Single by The Beach Boys

from the album Surfin' Safari
- A-side: "Ten Little Indians"
- Released: November 26, 1962
- Recorded: September 6, 1962
- Studio: Capitol Studios, Los Angeles, California
- Genre: Rock
- Length: 2:15
- Label: Capitol
- Songwriter(s): Brian Wilson; Gary Usher;
- Producer(s): Nik Venet

The Beach Boys singles chronology
| "Surfin' Safari" (1962) | "County Fair" (1962) | "Surfin' U.S.A." (1963) |

= County Fair (The Beach Boys song) =

"County Fair" is a song written by Brian Wilson and Gary Usher for the American rock band The Beach Boys. It was originally released as the second track on their 1962 album Surfin' Safari. On November 26 of that year, it was released as the B-side to The Beach Boys' third single, "Ten Little Indians". The same single was released in the UK in January 1963.
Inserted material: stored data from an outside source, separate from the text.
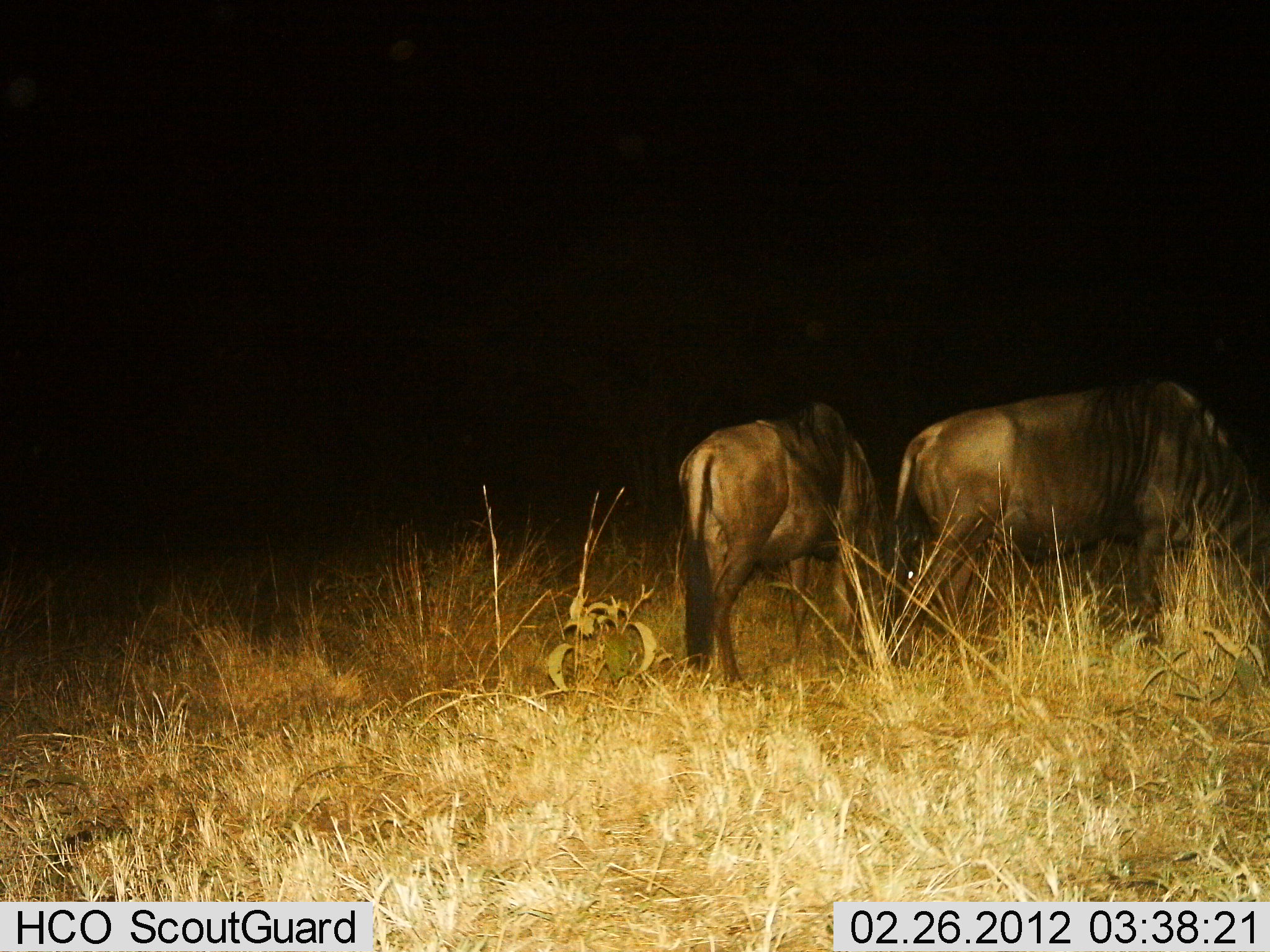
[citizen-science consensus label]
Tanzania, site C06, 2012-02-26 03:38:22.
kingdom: Animalia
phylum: Chordata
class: Mammalia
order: Artiodactyla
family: Bovidae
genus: Connochaetes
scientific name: Connochaetes taurinus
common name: blue wildebeest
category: wildebeest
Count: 2.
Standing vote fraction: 23%.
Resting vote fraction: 5%.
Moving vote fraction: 27%.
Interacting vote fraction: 0%.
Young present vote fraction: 5%.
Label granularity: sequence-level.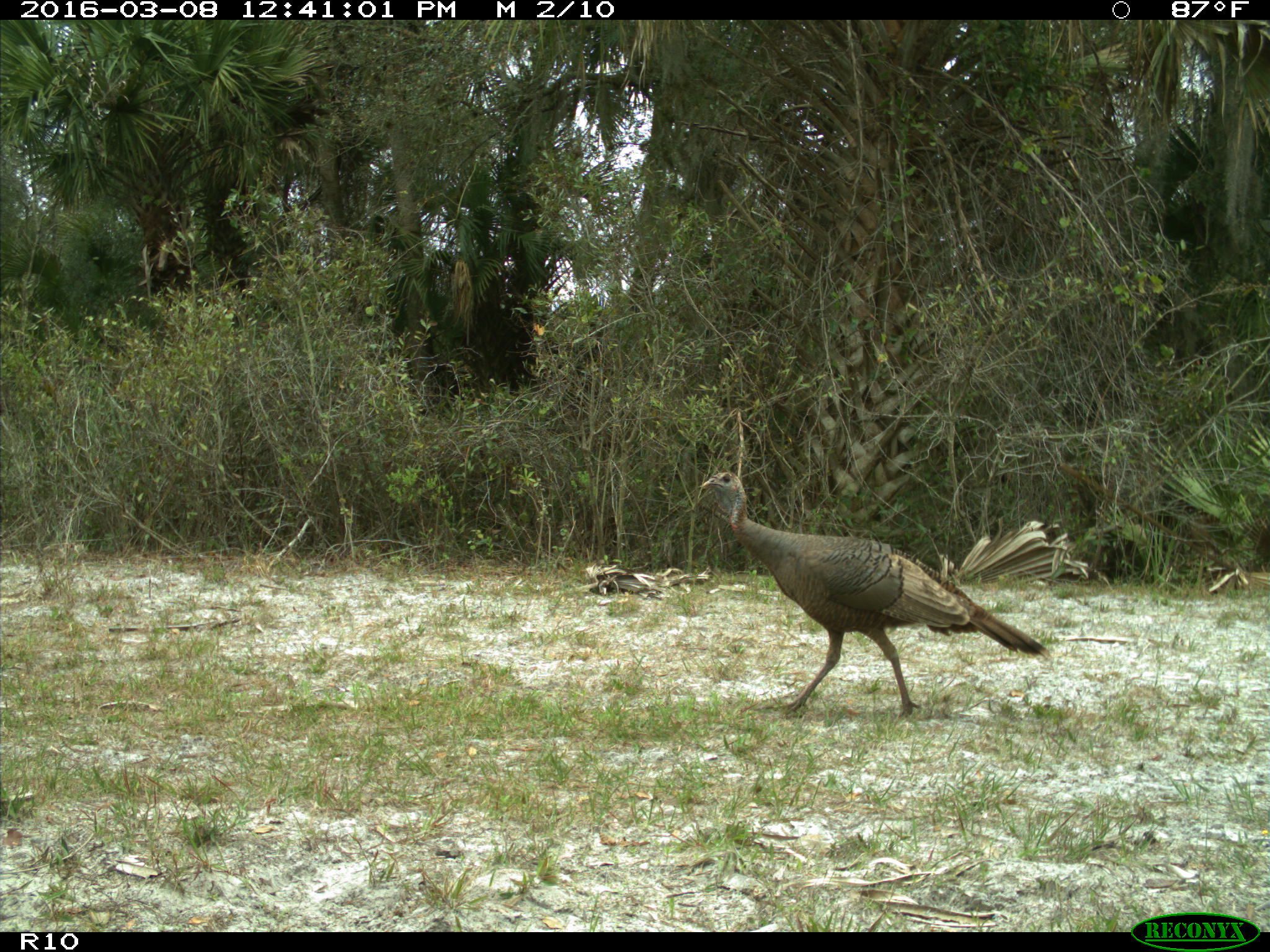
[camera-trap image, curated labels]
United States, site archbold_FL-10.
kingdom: Animalia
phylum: Chordata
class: Aves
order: Galliformes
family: Phasianidae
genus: Meleagris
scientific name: Meleagris gallopavo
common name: wild turkey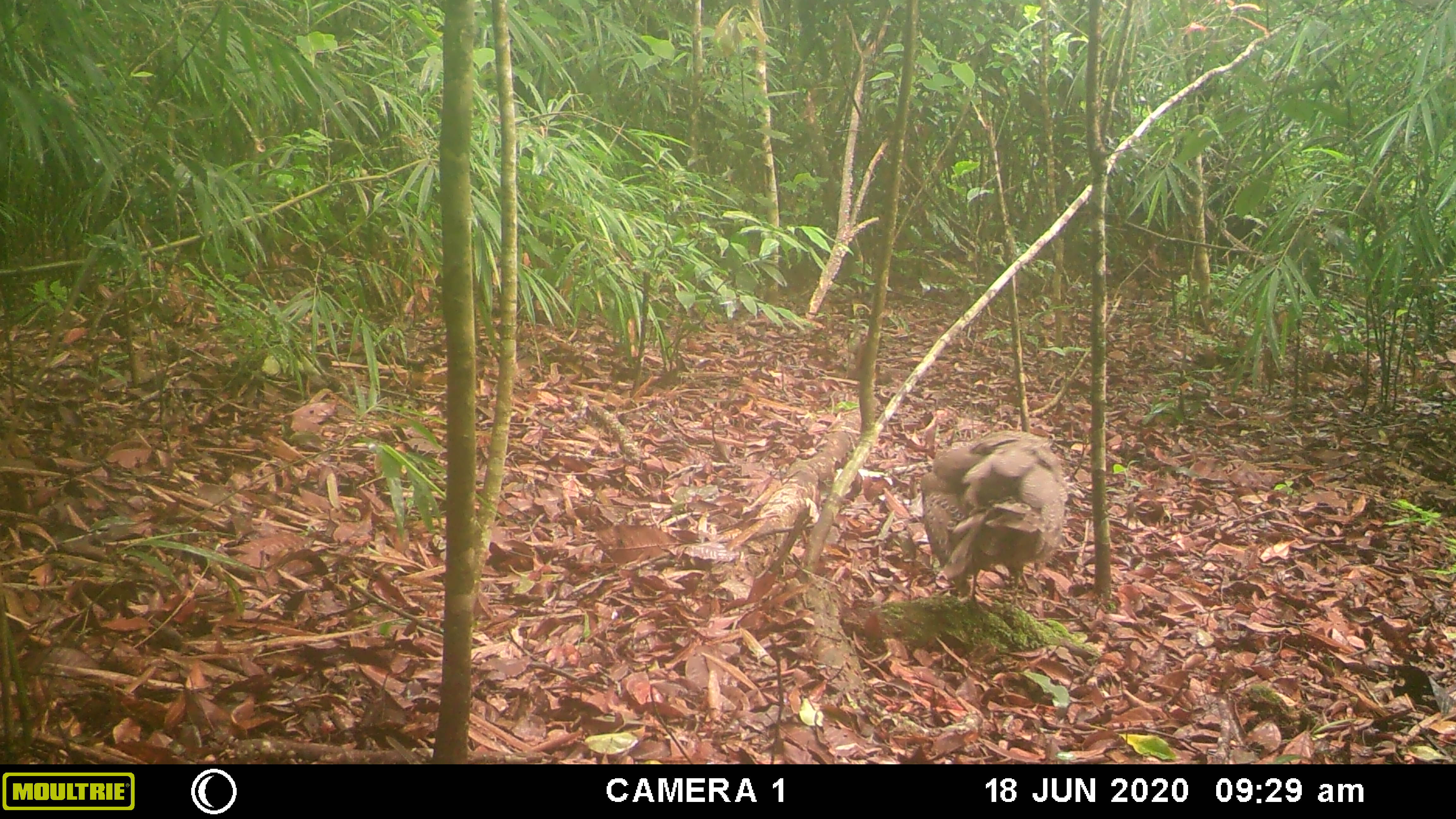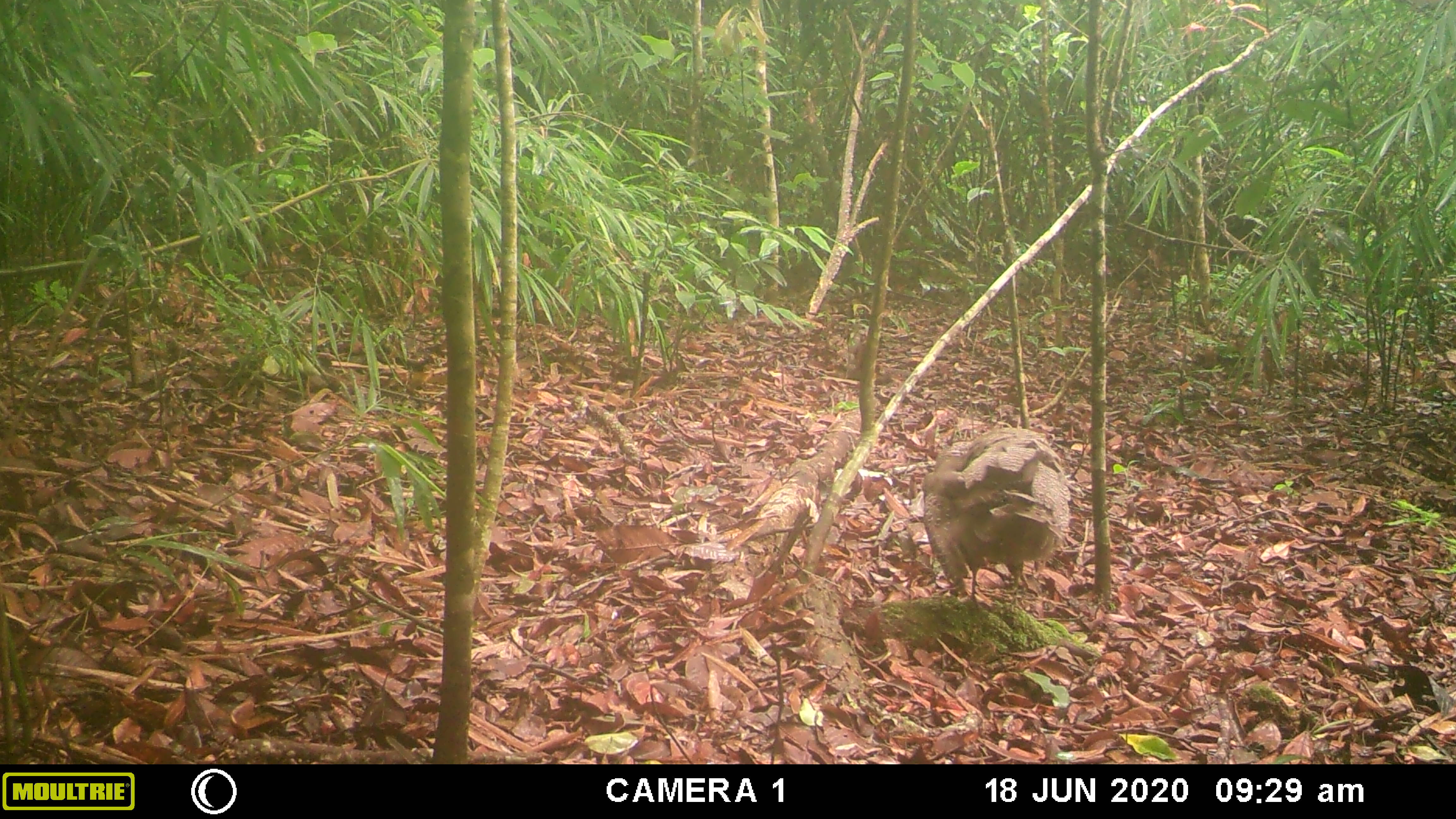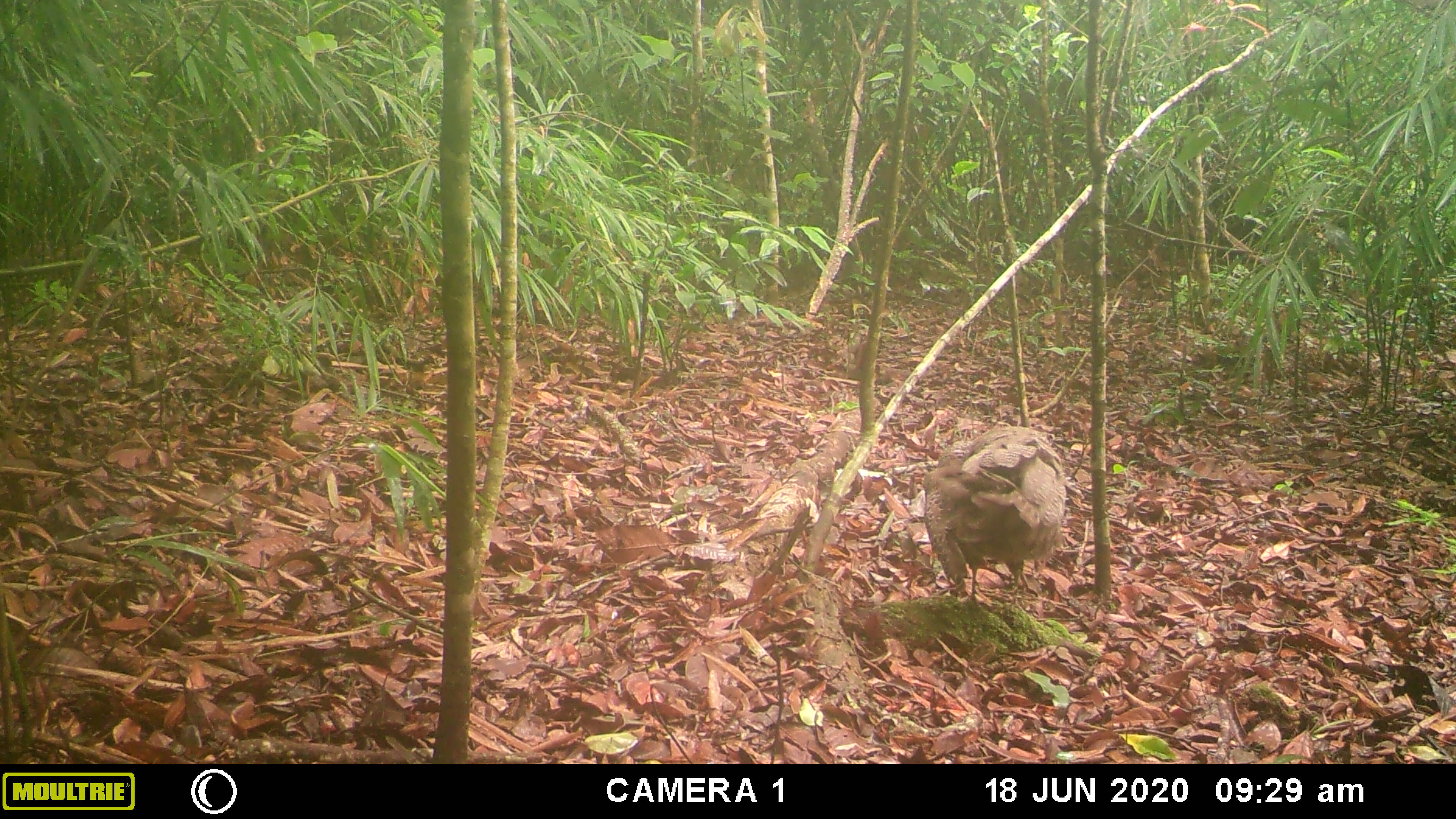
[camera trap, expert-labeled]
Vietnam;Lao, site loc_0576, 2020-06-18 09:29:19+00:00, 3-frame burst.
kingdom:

The melody of "County Fair" was later recycled into the song "I Do".

==Composition==
"County Fair" was the second song Brian Wilson and Gary Usher wrote together. In the song, the singer takes his girlfriend to the county fair, where she leaves him for a stronger man; one who can ring the bell on a high striker game. The song culminates in the tag, as the girl leaves the singer, calling him a loser. The song is in verse-chorus form, though the choruses consist of spoken-word narration of the girlfriend and a carnival barker over an organ melody.

==Recording==
"County Fair" was recorded by The Beach Boys on September 6, 1962, during the last recording session for their first album, Surfin' Safari. Nik Venet produced the session at Capitol Studios.

===Personnel===
According to Keith Badman
- The Beach Boys
- Mike Love – vocals
- David Marks – guitar
- Brian Wilson – bass guitar, organ, vocals
- Carl Wilson – guitar, vocals
- Dennis Wilson – drums, vocals
- Additional musicians and production staff
- Andrea Carlo – voice of girlfriend
- Nik Venet – carnival barker

==Reception==
With "County Fair" as its B-side, "Ten Little Indians" charted at #49 on the Billboard Hot 100. This was the lowest placement of any Beach Boys single until "Bluebirds Over the Mountain" in 1968. The single did not chart in the UK.

Cash Box said that the Beach Boys "sock out with coin-catching authority" on "County Fair."